Task details
Copy out word for word the lines starting with the one that contains "Amongst the items" and going on through the last line of the records below.

The records
◆ ◆ ◆ ◆
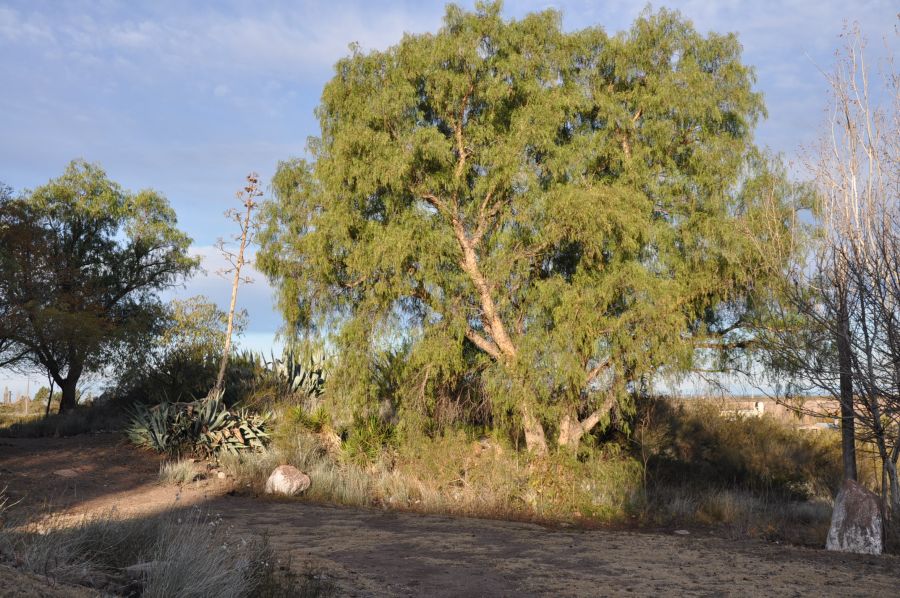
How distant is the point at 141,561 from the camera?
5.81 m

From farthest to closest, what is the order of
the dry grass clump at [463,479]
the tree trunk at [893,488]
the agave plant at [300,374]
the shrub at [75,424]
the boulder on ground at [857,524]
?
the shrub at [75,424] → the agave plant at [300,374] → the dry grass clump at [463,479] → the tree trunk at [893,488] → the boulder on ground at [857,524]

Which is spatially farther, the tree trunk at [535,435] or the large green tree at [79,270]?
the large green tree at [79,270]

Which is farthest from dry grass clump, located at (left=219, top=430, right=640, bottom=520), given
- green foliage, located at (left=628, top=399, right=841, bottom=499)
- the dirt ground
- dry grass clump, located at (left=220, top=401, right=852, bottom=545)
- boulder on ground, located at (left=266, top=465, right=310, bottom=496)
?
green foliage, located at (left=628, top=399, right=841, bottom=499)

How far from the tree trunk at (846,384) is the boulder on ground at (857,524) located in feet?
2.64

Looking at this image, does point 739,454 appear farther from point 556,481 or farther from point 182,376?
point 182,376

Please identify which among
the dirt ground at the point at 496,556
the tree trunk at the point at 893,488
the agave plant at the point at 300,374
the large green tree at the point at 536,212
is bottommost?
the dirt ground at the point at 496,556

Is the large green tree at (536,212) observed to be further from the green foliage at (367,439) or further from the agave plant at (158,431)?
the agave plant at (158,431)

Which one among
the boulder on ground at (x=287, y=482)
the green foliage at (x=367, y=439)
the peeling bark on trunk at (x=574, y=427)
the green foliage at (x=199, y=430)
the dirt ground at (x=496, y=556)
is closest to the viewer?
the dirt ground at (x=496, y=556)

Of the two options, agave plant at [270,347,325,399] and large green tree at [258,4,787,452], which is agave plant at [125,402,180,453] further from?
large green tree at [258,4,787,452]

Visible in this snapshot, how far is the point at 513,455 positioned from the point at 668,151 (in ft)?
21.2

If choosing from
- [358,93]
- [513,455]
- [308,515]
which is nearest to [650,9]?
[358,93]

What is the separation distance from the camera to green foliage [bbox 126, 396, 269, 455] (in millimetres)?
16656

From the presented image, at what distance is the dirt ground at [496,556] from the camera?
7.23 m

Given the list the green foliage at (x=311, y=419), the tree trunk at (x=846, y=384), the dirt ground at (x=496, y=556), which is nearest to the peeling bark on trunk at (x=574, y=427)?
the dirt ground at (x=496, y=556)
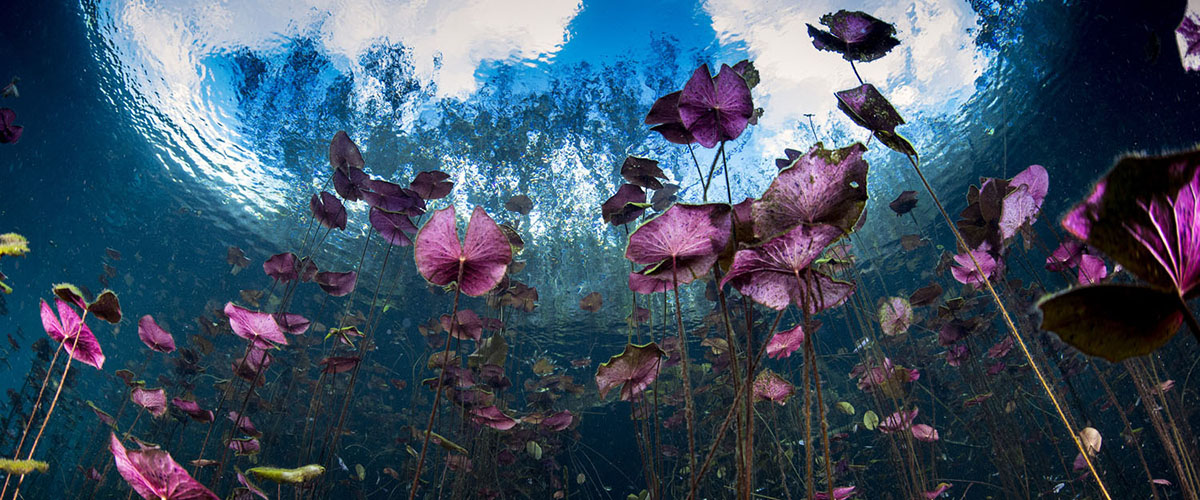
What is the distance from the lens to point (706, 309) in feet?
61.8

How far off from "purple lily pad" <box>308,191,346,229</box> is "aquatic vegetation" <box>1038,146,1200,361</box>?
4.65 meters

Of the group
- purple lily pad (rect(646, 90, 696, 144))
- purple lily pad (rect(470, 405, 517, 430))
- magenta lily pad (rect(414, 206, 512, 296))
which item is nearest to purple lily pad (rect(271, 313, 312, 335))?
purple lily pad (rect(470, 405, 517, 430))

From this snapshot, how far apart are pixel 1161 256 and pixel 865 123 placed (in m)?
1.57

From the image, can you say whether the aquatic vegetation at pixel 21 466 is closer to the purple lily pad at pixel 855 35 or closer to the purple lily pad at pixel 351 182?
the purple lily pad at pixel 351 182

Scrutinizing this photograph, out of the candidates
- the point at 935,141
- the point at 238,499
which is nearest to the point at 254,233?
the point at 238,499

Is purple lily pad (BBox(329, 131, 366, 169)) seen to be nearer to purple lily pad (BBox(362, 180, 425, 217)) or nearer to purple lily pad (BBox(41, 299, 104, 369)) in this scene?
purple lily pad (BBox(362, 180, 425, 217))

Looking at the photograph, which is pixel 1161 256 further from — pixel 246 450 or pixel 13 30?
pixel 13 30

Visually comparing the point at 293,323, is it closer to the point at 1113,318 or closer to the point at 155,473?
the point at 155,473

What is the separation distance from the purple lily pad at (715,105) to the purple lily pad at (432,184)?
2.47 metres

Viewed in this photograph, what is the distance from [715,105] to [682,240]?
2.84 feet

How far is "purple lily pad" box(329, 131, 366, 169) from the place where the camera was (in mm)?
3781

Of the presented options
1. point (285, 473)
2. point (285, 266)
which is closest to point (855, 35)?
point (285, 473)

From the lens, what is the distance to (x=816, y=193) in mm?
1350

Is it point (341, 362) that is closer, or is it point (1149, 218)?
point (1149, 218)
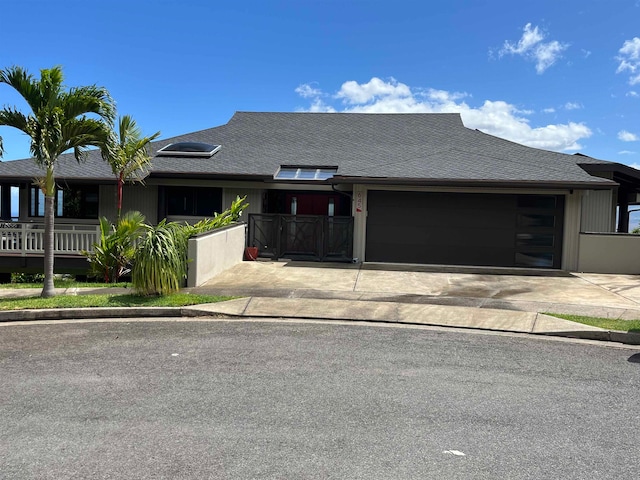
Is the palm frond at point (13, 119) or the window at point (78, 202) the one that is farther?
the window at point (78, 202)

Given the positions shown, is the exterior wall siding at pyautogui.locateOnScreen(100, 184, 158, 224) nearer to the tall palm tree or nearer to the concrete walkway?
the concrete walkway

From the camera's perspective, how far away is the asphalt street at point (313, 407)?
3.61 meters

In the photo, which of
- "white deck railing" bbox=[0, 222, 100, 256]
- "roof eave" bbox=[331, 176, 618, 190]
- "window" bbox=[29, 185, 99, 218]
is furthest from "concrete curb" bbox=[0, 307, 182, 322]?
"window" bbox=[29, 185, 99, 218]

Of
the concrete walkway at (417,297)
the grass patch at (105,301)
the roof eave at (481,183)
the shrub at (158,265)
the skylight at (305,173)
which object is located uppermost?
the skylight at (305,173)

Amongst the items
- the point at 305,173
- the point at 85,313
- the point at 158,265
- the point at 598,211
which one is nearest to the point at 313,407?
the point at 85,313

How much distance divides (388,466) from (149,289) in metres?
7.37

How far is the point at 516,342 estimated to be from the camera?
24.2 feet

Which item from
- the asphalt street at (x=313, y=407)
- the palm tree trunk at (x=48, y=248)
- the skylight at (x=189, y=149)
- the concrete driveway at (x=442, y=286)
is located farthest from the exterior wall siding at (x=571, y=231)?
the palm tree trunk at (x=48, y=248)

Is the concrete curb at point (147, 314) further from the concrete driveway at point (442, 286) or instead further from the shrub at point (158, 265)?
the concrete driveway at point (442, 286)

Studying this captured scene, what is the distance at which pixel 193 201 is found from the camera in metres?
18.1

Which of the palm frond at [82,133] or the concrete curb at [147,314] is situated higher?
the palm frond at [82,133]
◆ ◆ ◆ ◆
Response
Amongst the items
- the point at 305,173
- the point at 85,313
- the point at 158,265
- the point at 598,211
which one is nearest to the point at 313,407?
the point at 85,313

How much distance divides (388,466) from (149,289) in metres?
7.37

How far is the point at 516,342 estimated to be from the camera?
24.2 feet

Which item from
- the asphalt street at (x=313, y=407)
- the palm tree trunk at (x=48, y=248)
- the skylight at (x=189, y=149)
- the concrete driveway at (x=442, y=286)
is located farthest from the exterior wall siding at (x=571, y=231)?
the palm tree trunk at (x=48, y=248)

Is the concrete curb at point (147, 314) further from the concrete driveway at point (442, 286) or instead further from the shrub at point (158, 265)?
the concrete driveway at point (442, 286)

Studying this captured scene, what is the distance at which pixel 193 201 is found from the camera in metres?
18.1

Which of the palm frond at [82,133] or the concrete curb at [147,314] is situated higher?
the palm frond at [82,133]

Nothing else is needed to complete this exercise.